Para Juiz, resolução pode provocar redução de eleitores em 2018.

O encontro envolvendo as três Comarcas está sendo articulado pelo Juiz Eleitoral de Palmas, Eduardo Vianna, integrante da direção e conselho da Associação dos Magistrados do Paraná (AMAPAR) e Associação dos Magistrados do Brasil (AMB), instituições que se manifestam contrárias à diminuição na estrutura de atendimento aos eleitores do pais.  As entidades se mobilizam para solicitar ao presidente do TSE, Gilmar Mendes, a suspensão da portaria por tempo indeterminado. Em Mangueirinha são 13.915 eleitores e outras 13.723 em Clevelândia, cuja Zona Eleitoral  abrange ainda Mariópolis, com 5.313.

Caso prevaleça a decisão, no Sudoeste do Paraná, serão extintas também as zonas eleitorais de Coronel Vivida, Chopinzinho, São João, Santo Antônio do Sudoeste, Capanema, Salto do Lontra, e Marmeleiro. Seguindo a mesma regra também a Comarca de Abelardo Luz, já no Oeste de Santa Catarina.

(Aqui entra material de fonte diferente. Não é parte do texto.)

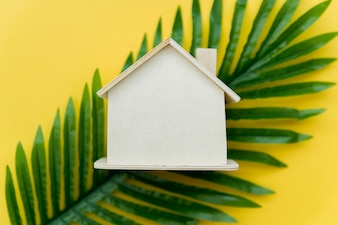 An overhead view of wooden house over the green leaves against yellow background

Conforme Eduardo Vianna, os eleitores residentes em Clevelândia, Mariópolis e Mangueirinha serão prejudicados, pois terão que buscar, eventualmente, o Forum de Palmas/Cel. Domingos Soares(35.414 eleitores) para cadastramentos, transferências e quaisquer documentos e serviços prestados pela Justiça Eleitoral.  Os residentes na comarca local também serão afetados, pois o quadro de eleitores dobrará, sem que a estrutura de atendimento seja ampliada, resultando em demora. “Já enviamos ofícios para a OAB e lideranças destes municípios para que venham até aqui dia 20 de Junho para iniciarmos uma luta contrária a esta medida. Não é questão de ser avesso às mudanças, mas estas precisam ser feitas levando-se as particularidades de cada município”, disse ele.

Alertou que se prevalecer a decisão, já no próximo ano haverá redução drástica no número de eleitores, que não realizarão, por exemplo, o recadastramento biométrico. “Isso deveria ser o contrário, pois sempre lutamos para que o eleitor exerça seu direito”, finalizou.